Als einer der drei Selbstkelterer im Ländle schätzt er die besondere Ausgangslage. «Die Kunden suchen bei uns die heile Welt. Sie sehen uns nie arbeiten», sagt er mit einem Schmunzeln, «aus diesem Grund steht die Vermarktung des Genusses bei uns im Vordergrund. Wir haben viele Expats, die bei uns vorbeischauen und auch die Whiskyauswahl schätzen.» Dagegen seien die Einheimischen etwas zurückhaltender, auch traditionsbewusster. «Das Weinbusiness ist träg und hat lange Reaktionszeiten», weiss Hoop, «man braucht viel Atem und zwanzig Jahre sind nicht lang.» Dennoch konnte das Ehepaar dank kontinuierlicher Entwicklung ihr Weinsortiment erweitern. Bei den weissen Sorten sind Chardonnay, aber auch Müller-Thurgau, Pinot blanc und Riesling im Angebot. Bei den Roten keltern sie neben Pinot auch Merlot, Zweigelt und Garanoir.

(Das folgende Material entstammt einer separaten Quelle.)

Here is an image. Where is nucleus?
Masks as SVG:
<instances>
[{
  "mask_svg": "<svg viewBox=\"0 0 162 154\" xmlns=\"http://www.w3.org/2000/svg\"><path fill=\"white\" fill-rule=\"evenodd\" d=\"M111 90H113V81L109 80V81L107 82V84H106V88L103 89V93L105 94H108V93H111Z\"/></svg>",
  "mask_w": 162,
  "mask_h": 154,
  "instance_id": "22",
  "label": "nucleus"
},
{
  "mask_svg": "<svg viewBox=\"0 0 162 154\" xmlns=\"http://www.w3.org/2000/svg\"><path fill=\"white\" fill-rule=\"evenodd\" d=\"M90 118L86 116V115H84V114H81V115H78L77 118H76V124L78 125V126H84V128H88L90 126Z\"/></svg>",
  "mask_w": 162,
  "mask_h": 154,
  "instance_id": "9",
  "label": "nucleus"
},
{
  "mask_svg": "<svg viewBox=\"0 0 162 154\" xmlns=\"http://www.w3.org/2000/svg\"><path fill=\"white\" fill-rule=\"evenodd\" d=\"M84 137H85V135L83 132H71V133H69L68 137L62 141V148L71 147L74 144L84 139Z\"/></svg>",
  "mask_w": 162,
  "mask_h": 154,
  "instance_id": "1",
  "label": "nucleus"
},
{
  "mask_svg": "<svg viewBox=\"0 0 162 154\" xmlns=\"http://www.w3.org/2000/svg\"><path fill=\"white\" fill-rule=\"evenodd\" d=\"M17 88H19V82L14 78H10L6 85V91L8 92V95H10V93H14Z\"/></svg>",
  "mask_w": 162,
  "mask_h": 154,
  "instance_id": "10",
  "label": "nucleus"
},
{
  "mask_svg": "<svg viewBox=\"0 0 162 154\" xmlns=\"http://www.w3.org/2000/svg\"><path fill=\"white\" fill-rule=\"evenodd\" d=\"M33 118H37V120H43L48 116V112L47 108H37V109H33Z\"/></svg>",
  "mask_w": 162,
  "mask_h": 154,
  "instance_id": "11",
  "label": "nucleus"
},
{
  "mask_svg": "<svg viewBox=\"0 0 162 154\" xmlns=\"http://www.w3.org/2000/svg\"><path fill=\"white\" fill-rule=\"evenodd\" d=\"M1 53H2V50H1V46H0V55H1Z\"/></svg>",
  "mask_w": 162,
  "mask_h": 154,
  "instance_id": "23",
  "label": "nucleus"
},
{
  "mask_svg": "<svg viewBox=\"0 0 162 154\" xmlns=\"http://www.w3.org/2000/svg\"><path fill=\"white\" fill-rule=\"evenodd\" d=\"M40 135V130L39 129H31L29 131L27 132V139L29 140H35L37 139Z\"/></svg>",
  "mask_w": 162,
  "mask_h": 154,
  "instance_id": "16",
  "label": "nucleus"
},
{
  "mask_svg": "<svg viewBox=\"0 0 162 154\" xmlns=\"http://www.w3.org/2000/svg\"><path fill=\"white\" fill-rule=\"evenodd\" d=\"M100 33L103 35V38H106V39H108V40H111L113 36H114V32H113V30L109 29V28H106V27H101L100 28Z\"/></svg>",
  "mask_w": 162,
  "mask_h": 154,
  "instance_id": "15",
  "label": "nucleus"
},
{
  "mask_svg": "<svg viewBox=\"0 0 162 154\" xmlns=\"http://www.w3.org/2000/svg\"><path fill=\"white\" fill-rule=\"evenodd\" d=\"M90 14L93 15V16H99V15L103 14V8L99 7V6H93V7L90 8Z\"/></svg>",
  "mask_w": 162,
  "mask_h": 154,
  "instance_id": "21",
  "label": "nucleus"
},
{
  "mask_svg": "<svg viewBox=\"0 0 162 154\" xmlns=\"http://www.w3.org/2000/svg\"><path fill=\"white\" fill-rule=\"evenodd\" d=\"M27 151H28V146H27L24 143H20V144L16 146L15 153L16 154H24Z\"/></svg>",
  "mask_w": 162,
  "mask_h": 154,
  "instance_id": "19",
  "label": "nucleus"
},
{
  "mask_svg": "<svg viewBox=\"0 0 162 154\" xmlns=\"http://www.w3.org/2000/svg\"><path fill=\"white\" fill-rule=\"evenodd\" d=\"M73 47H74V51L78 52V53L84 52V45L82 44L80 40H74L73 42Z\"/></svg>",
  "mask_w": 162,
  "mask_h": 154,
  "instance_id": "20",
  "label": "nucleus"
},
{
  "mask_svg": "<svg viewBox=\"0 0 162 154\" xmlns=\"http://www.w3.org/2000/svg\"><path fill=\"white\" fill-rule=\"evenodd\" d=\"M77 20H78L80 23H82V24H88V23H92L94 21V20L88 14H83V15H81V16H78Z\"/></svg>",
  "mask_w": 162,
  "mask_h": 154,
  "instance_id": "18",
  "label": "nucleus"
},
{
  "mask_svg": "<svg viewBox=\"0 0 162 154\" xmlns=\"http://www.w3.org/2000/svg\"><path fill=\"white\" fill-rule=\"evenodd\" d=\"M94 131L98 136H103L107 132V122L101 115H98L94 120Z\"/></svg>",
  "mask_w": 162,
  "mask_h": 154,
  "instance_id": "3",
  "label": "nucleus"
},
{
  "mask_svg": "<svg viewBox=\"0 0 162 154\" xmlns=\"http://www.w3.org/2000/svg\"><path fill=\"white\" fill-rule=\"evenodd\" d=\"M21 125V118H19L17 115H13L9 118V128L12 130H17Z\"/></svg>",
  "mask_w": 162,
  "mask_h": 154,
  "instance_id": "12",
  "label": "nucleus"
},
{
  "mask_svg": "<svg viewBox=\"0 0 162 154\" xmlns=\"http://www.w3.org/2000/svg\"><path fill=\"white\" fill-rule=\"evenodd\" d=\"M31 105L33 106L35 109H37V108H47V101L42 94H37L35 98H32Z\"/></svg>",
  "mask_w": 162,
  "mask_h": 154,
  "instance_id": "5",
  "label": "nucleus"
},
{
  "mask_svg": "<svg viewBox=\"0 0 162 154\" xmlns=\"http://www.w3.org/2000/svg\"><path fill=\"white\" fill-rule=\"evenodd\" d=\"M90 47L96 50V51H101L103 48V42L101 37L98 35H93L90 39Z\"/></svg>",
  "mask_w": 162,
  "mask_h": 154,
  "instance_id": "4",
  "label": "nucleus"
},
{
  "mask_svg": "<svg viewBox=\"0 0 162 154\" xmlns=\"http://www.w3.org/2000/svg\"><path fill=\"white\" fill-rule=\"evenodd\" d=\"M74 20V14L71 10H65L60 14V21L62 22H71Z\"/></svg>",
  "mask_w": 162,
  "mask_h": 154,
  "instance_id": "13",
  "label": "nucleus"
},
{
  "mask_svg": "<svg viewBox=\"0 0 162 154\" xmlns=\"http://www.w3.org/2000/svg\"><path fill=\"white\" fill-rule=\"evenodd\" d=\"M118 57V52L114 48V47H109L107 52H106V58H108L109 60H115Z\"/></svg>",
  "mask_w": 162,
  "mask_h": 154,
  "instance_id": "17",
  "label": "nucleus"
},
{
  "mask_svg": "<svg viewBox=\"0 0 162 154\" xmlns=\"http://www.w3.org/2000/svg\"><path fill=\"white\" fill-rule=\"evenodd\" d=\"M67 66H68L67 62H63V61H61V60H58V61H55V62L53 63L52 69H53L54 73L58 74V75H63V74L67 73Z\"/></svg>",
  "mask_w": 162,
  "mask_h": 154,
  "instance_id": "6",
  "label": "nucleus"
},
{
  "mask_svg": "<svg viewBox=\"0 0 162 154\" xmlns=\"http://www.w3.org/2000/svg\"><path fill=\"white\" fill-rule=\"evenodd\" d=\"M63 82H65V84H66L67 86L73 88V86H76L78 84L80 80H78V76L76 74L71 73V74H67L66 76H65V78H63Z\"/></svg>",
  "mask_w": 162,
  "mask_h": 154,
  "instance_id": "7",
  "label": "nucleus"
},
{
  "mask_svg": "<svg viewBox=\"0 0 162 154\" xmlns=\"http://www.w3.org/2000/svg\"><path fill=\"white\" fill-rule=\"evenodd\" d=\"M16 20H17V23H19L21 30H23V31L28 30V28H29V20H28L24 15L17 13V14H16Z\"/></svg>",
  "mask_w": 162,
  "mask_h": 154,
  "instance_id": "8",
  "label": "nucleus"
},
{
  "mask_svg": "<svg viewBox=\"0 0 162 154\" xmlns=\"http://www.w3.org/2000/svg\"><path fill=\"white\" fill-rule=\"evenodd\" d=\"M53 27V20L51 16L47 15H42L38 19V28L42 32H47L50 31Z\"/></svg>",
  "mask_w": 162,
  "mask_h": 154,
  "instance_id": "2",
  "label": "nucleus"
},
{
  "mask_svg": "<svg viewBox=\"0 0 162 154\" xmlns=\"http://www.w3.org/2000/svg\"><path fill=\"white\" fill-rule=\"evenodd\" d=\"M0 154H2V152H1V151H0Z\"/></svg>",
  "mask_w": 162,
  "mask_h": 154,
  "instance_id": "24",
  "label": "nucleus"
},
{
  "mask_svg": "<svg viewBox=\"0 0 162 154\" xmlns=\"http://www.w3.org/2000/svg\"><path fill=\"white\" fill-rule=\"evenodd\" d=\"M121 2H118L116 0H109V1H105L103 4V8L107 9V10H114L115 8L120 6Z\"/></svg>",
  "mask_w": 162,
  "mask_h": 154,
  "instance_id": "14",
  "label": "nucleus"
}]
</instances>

«Durch Zufall erhielten wir die Gelegenheit, unsere Weine von Parkers Büro bewerten zu lassen. Unser im Barrique ausgebauter Pfarrhof-Chardonnay erhielt auf Anhieb 93 Punkte, was bedeutet, dass man sich keine Gedanken mehr über den Verkauf machen muss.» Hoop, der zusammen mit seiner Ehefrau Karin, einem Angestellten und den sporadisch helfenden Eltern die Fülle an anfallenden Arbeiten erledigt, kennt nach eigenen Aussagen kein freies Wochenende mehr. Aber eines lässt er sich nicht nehmen: «Immer donnerstags fahre ich am Abend nach Gamprin in den Musikverein und spiele Trompete, das brauche ich zum Ausgleich» (www.weinbau-hoop.li).

Harry Zech weinbau

Bevor Harry Zech zum Winzer umsattelte, studierte er an der Hochschule St. Gallen (HSG) Betriebswirtschaft (Abb. 4).

 


Abb. 4: Harry Zech bewirtschaftet seine Lagen biodynamisch. (© zVg)

 

Sicher helfen ihm die ökonomischen Zusammenhänge nach wie vor, doch seit 1998 ist er Önologe HTL (er studierte in Wädenswil) und startete sein Unternehmen mit 1.2 ha. Heute umfasst das Weingut 2.8 ha und Zech bewirtschaftet sechs Weinlagen. Seit 2014 geht Zech einen biodynamischen Weg. Als zertifizierter Demeter-Betrieb wird hier in Schaanwald auf Pestizide verzichtet und Steiners Lehre konsequent umgesetzt. Selbstredend arbeitet der Hausherr mit den vorgeschriebenen Spritz- und Kompostpräparaten (siehe O+W 13/2024) und strebt die Belebung des Bodens an. Obschon nicht ungewöhnlich, arbeitet er vor allem mit europäischen Sorten wie Pinot noir, Riesling-Silvaner, Sauvignon blanc, Chardonnay, Gamaret und Merlot. Piwi-Sorten sind zwar einige angepflanzt (Johanniter, Muscaris, Chambourcin, Sauvignac), spielen aber eine untergeordnete Rolle. Im Keller lässt Zech seinen Weinen viel Freiraum, die Moste werden spontan vergoren. Sein Ziel sind frische, terroirgeprägte und bekömmliche Weine. Auch auf seinem Weingut steht ein grosszügiger Veranstaltungsraum zur Verfügung, der für ca. 40 Personen Platz bietet (www.hz-weinbau.li).

Zukunft

Dank der Mitgliedschaft beim BDW stehen die Liechtensteiner Betriebe nicht mehr so isoliert da und bekommen politische Entwicklungen viel schneller mit. Dafür gilt aber auch das schweizerische Weingesetz und mithin ist die Schweizer Weinhandelskontrolle (SWK) auch im Ländle Kontrollinstanz. Ähnlich wie in der Deutschschweiz sorgen der Besiedelungsdruck, die Klimaerwärmung und die gesellschaftlichen Entwicklungen auch im Fürstentum für neue Herausforderungen. Nach dem Wegfall des Weinguts Castellum gäbe es gemäss Hoop für einen vierten Betrieb Platz, doch beim Nachwuchs hapert es dies- wie jenseits des Rheins. «Ein Schnupperstift wird bei uns bald wie ein König hofiert», schmunzelt Hoop.